DATASET>
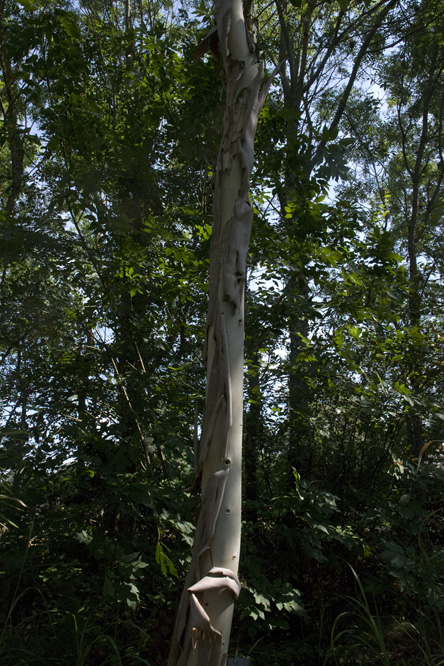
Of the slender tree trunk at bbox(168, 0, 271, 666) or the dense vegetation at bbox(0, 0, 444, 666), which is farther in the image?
the dense vegetation at bbox(0, 0, 444, 666)

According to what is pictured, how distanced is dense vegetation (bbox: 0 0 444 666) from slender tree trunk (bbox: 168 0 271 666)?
1.18m

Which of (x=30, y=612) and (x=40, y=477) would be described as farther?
(x=30, y=612)

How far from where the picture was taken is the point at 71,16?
301 cm

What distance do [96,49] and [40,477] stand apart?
11.7ft

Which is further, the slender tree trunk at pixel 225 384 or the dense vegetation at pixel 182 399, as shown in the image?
the dense vegetation at pixel 182 399

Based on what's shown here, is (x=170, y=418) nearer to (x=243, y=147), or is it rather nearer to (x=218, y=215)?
(x=218, y=215)

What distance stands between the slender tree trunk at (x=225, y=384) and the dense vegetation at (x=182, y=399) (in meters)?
1.18

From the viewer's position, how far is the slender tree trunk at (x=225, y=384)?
1243 mm

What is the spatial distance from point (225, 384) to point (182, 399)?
1.73 meters

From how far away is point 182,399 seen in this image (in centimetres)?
314

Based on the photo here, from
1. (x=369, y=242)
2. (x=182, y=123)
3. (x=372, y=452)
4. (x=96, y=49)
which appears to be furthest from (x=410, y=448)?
(x=96, y=49)

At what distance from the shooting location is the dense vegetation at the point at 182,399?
2.78 m

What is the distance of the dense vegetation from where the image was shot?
9.11 ft

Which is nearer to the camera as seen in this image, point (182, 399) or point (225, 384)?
point (225, 384)
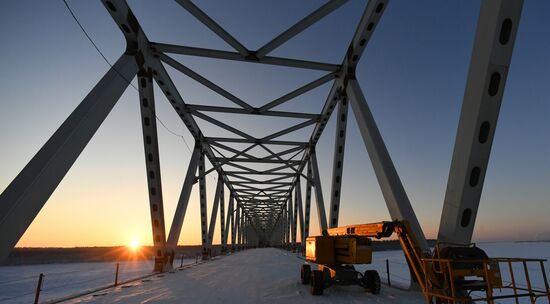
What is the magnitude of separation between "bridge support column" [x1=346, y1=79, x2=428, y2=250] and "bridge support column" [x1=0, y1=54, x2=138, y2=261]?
1012 centimetres

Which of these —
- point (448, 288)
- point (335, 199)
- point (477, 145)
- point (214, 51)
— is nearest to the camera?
point (448, 288)

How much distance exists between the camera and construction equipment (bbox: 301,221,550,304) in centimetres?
566

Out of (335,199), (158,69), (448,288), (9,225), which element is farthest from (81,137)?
(335,199)

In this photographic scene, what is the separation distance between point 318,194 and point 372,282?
54.3ft

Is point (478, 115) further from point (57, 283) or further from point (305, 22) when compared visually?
point (57, 283)

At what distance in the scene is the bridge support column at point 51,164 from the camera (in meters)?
6.71

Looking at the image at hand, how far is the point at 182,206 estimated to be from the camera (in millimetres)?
18969

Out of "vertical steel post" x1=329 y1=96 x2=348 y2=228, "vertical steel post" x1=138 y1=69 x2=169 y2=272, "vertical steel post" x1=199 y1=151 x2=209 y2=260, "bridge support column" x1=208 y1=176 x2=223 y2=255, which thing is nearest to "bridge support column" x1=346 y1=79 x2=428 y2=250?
"vertical steel post" x1=329 y1=96 x2=348 y2=228

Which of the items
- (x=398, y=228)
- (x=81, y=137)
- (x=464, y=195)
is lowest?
(x=398, y=228)

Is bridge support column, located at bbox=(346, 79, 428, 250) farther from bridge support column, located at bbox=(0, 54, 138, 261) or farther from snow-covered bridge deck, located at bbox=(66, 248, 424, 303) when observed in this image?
bridge support column, located at bbox=(0, 54, 138, 261)

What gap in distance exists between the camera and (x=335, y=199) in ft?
63.2

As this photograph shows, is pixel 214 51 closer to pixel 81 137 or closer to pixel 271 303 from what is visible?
pixel 81 137

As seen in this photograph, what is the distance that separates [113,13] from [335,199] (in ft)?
51.7

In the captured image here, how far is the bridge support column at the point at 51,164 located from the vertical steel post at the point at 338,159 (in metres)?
12.3
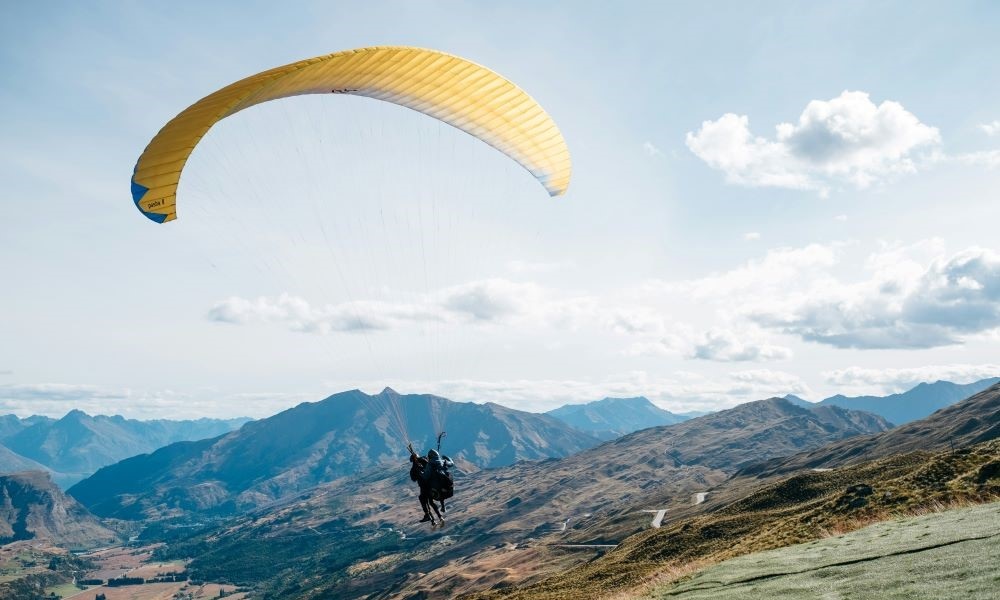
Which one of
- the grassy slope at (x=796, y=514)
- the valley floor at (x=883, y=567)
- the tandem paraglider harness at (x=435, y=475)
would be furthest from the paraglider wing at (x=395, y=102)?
the grassy slope at (x=796, y=514)

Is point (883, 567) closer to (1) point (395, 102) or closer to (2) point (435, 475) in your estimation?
(2) point (435, 475)

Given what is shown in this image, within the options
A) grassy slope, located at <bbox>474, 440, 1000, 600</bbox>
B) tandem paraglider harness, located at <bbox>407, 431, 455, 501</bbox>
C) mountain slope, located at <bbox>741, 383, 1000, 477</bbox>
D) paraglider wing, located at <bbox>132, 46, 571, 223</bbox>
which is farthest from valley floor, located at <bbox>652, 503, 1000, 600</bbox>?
mountain slope, located at <bbox>741, 383, 1000, 477</bbox>

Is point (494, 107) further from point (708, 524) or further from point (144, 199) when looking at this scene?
point (708, 524)

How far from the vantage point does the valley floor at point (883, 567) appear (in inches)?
482

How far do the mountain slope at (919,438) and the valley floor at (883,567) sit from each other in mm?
113242

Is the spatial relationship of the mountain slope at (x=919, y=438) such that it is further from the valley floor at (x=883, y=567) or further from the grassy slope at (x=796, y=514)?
the valley floor at (x=883, y=567)

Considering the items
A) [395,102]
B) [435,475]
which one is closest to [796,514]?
[435,475]

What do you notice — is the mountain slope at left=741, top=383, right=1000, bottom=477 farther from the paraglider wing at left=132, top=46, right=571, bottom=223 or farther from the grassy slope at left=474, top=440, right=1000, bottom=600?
the paraglider wing at left=132, top=46, right=571, bottom=223

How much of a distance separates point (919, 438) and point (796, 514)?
112 metres

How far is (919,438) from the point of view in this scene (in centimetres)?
13275

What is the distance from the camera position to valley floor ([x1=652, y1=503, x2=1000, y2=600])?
12234 mm

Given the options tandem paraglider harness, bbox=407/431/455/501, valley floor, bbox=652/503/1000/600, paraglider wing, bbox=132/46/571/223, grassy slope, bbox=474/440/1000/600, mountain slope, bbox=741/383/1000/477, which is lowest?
mountain slope, bbox=741/383/1000/477

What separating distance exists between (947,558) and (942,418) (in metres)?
171

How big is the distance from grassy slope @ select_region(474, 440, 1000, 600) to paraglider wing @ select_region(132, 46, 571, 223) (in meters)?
18.1
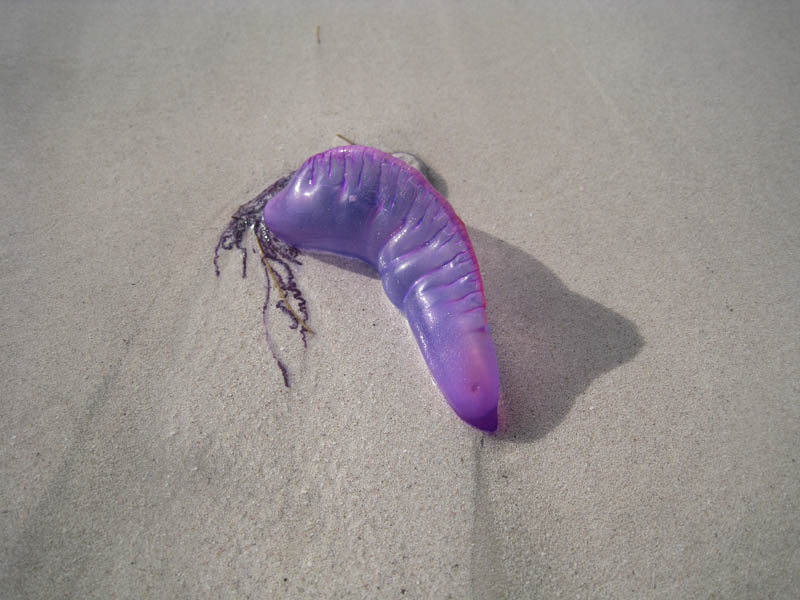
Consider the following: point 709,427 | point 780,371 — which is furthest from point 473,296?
point 780,371

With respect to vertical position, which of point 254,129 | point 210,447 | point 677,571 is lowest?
point 677,571

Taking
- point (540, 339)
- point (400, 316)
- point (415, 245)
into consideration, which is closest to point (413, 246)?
point (415, 245)

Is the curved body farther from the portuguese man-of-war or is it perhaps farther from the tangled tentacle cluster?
the tangled tentacle cluster

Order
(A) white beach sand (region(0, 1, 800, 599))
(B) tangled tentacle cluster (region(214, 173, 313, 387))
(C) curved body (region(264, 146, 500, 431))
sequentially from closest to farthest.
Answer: (A) white beach sand (region(0, 1, 800, 599)) → (C) curved body (region(264, 146, 500, 431)) → (B) tangled tentacle cluster (region(214, 173, 313, 387))

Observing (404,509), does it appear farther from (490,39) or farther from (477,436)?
(490,39)

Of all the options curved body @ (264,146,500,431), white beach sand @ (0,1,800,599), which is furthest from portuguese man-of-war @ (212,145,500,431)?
white beach sand @ (0,1,800,599)
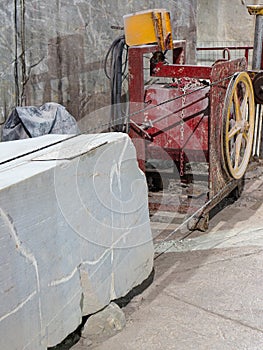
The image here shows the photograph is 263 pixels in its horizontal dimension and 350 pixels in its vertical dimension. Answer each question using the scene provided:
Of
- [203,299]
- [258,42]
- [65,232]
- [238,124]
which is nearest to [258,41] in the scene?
[258,42]

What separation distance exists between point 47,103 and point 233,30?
32.1 feet

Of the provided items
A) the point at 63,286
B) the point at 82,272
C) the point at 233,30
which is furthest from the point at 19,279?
the point at 233,30

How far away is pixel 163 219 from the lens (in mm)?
5387

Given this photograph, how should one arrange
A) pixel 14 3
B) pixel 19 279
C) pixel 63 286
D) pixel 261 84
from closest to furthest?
pixel 19 279 < pixel 63 286 < pixel 14 3 < pixel 261 84

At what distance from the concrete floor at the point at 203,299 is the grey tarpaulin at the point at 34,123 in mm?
1551

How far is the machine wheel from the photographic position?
4.86 meters

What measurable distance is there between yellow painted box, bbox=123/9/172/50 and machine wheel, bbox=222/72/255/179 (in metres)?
0.81

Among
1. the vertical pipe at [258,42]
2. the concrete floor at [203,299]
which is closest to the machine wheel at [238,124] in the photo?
the concrete floor at [203,299]

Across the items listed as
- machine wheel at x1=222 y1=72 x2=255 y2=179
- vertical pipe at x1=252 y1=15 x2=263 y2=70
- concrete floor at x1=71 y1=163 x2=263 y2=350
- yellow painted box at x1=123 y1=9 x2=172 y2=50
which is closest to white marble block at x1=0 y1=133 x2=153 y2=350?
concrete floor at x1=71 y1=163 x2=263 y2=350

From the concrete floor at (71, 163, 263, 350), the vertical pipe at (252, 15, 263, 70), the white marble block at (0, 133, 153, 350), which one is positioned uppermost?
the vertical pipe at (252, 15, 263, 70)

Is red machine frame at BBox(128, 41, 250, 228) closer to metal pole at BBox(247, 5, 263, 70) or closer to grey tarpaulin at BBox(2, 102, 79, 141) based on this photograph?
grey tarpaulin at BBox(2, 102, 79, 141)

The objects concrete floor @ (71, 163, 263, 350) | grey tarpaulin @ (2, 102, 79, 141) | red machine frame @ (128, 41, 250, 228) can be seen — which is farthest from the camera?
grey tarpaulin @ (2, 102, 79, 141)

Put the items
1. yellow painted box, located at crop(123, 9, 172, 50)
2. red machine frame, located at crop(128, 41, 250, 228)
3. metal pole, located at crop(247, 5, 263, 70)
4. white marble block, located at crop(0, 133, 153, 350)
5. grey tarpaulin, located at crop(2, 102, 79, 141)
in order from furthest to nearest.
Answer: metal pole, located at crop(247, 5, 263, 70)
yellow painted box, located at crop(123, 9, 172, 50)
grey tarpaulin, located at crop(2, 102, 79, 141)
red machine frame, located at crop(128, 41, 250, 228)
white marble block, located at crop(0, 133, 153, 350)

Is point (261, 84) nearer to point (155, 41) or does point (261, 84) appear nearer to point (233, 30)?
point (155, 41)
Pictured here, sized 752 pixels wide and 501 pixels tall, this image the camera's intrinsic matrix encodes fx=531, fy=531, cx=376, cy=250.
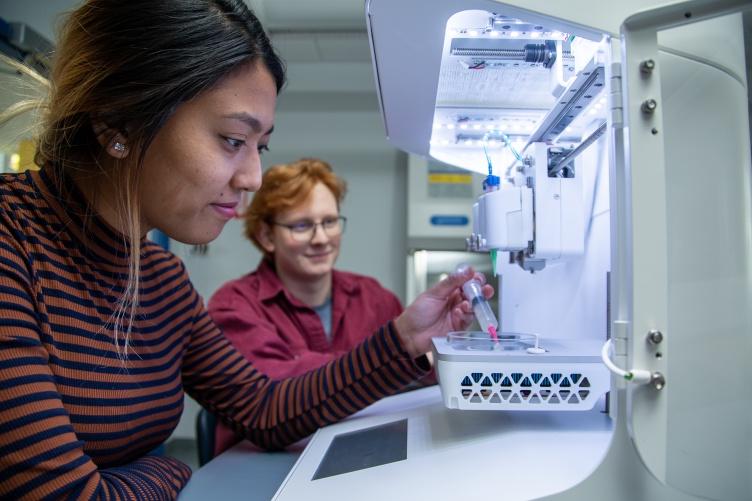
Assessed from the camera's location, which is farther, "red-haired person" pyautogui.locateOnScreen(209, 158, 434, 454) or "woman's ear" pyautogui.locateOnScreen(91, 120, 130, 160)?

YOUR OBJECTIVE>
Copy out again the lines above, word for word, starting with the first line and ending with the line containing "1012 centimetres", both included. Leave the pictures out.

THE ANSWER>
Of the slender tree trunk at bbox(168, 0, 271, 666) or the dense vegetation at bbox(0, 0, 444, 666), which is farther in the image?
the dense vegetation at bbox(0, 0, 444, 666)

According to what is pictured, how distanced is dense vegetation (bbox: 0 0 444 666) from slender tree trunk (bbox: 168 0 271 666)?
1.18m

Which of (x=30, y=612) and (x=40, y=477) would be described as farther?
(x=30, y=612)

How far from where the picture was taken is the point at 71,16?
301 cm

What distance do [96,49] and [40,477] stand apart?
11.7ft

Which is further, the slender tree trunk at pixel 225 384 or the dense vegetation at pixel 182 399, as shown in the image?
the dense vegetation at pixel 182 399

Based on what's shown here, is (x=170, y=418) nearer to (x=243, y=147), or is it rather nearer to (x=218, y=215)?
(x=218, y=215)

What distance stands between the slender tree trunk at (x=225, y=384) and the dense vegetation at (x=182, y=399) (in meters)?
1.18

From the viewer's position, how far is the slender tree trunk at (x=225, y=384)?
1243 mm

What is the spatial distance from point (225, 384) to point (182, 399)?
1.73 meters

From how far away is point 182,399 seen in this image (in centimetres)?
314

Based on the photo here, from
1. (x=369, y=242)
2. (x=182, y=123)
3. (x=372, y=452)
4. (x=96, y=49)
which appears to be furthest from (x=410, y=448)?
(x=96, y=49)

At what distance from the shooting location is the dense vegetation at the point at 182,399?
2.78 m

What is the distance of the dense vegetation from where the image was shot?
9.11 ft

Which is nearer to the camera as seen in this image, point (182, 399) or point (225, 384)?
point (225, 384)
What is the magnitude of separation between "bridge support column" [x1=346, y1=79, x2=428, y2=250] and "bridge support column" [x1=0, y1=54, x2=138, y2=261]?
1012 centimetres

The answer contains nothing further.